Termino con otra paradoja, que tiene su gracia: Iglesias da lecciones de modernidad a Ana Iris Simón cuando el exlíder de Podemos es mucho menos sofisticado que la escritora. Ella trabajó años como redactora de la revista de tendencias Vice, siempre a la última, sin que eso fuera incompatible con formar parte de su comité de empresa. Por contra, el marco cultural de Iglesias nunca ha pasado de lo que se consideraba “moderno” en los años noventa: hip-hop de barrio, cine comprometido y cultura antiglobalización (la vieja izquierda de los años setenta con nuevos estilismos). Ana Iris Simón puede escribir con máxima soltura un artículo sobre el trapero Cecilio G. y comprender que sus rimas despolitizadas dicen mucho más sobre los conflictos de la juventud actual que cualquier cosa que escuche el exvicepresidente.

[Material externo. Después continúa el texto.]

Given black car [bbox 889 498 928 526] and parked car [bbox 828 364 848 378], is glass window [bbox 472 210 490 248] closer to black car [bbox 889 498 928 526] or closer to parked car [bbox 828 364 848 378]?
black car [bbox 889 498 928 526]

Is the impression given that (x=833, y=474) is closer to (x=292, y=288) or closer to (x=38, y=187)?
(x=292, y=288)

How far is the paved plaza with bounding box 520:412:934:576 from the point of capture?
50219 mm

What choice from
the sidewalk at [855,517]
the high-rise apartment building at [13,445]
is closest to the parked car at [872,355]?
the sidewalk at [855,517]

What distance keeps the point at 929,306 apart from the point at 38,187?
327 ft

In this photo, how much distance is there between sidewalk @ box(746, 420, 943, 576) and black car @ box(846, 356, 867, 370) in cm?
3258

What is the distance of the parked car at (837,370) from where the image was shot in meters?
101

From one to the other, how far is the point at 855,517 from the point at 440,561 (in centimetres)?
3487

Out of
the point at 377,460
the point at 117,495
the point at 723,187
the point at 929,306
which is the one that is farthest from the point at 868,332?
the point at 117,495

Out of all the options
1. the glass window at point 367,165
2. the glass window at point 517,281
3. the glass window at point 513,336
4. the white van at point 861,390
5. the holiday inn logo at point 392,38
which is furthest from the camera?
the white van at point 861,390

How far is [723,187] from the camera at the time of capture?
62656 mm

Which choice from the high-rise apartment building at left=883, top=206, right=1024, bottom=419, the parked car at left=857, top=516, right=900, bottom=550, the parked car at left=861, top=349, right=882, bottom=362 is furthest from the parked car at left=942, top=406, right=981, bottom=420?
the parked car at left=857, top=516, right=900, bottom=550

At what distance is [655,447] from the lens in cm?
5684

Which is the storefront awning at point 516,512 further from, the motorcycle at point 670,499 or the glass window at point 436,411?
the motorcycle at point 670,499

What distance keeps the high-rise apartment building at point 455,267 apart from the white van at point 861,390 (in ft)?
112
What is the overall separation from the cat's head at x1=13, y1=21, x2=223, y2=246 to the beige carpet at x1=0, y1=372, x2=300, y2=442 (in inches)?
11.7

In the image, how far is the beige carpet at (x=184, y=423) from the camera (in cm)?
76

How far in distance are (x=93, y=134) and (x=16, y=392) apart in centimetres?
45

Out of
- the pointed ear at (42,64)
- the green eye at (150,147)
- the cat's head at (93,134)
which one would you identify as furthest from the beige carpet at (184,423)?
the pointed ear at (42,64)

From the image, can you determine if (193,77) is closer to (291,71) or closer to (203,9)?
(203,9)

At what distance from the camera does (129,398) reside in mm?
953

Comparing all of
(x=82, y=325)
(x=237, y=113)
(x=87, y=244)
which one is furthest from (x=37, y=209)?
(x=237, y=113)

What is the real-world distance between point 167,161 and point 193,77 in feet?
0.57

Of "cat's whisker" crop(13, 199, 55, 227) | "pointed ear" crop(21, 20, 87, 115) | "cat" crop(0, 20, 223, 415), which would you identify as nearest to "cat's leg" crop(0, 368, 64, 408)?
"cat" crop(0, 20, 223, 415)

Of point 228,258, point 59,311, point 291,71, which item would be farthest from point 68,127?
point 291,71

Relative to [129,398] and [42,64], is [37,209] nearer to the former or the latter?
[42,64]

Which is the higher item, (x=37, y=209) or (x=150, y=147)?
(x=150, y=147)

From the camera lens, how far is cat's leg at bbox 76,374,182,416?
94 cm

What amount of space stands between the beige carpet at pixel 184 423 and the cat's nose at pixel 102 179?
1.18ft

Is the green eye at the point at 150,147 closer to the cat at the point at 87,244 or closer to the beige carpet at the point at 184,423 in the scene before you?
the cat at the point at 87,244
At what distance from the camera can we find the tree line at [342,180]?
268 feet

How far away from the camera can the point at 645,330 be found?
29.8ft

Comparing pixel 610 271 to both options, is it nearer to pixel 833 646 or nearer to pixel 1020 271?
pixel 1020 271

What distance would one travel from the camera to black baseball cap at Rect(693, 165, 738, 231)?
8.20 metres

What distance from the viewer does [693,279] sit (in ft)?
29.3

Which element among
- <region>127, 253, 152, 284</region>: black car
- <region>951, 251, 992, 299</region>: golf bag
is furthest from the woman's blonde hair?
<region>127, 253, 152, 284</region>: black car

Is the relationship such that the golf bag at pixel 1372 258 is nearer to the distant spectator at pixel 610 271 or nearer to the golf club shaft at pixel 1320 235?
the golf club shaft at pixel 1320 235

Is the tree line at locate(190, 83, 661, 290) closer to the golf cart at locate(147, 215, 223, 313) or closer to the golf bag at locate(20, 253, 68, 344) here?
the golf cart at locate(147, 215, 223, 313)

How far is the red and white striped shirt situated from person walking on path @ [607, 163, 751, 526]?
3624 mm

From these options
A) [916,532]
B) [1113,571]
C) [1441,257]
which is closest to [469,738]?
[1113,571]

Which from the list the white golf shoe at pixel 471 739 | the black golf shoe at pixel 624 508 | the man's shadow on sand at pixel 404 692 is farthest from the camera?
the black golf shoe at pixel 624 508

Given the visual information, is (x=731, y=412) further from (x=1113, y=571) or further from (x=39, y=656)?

De hecho, es dudoso que la izquierda del PSOE haya comprendido del todo el proceso de democratización cultural que trajeron los sound systems, la cultura de los DJs y la popularización del éxtasis. Lo intuyó mejor Soraya Sáenz de Santamaría el día de 2016 que se calzó unos cascos y se puso a pinchar en la Plaza de Colón. El profesor Pablo Iglesias podrá dar clase sobre muchas cosas, pero la modernidad sociocultural no es una de ellas. Recordemos que en 2014 aún cerraba los congresos del partido cantando L'estaca de Lluís Llach.